[Opening GIVEN ENTRIES section]
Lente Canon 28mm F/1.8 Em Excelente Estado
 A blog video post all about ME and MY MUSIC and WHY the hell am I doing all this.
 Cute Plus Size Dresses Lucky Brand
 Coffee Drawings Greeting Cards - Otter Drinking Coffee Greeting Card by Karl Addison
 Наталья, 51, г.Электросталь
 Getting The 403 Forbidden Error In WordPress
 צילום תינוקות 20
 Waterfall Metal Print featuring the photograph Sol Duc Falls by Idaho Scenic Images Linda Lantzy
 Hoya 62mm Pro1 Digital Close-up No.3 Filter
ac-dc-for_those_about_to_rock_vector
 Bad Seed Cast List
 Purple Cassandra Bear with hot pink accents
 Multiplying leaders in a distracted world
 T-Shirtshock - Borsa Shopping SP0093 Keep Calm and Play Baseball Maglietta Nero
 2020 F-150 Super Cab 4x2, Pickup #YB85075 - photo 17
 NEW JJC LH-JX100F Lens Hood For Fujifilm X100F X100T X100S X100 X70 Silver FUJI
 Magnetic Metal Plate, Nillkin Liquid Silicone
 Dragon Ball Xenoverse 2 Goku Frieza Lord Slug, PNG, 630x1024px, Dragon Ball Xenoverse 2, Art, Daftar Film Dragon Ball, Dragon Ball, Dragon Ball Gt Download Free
[Closing GIVEN ENTRIES section]
→ **ASSIGNMENT**
Restate the data word for word. Begin at its first line, end at the line that contains "צילום תינוקות 20", and include both.

→ **RESULT BELOW**
Lente Canon 28mm F/1.8 Em Excelente Estado
 A blog video post all about ME and MY MUSIC and WHY the hell am I doing all this.
 Cute Plus Size Dresses Lucky Brand
 Coffee Drawings Greeting Cards - Otter Drinking Coffee Greeting Card by Karl Addison
 Наталья, 51, г.Электросталь
 Getting The 403 Forbidden Error In WordPress
 צילום תינוקות 20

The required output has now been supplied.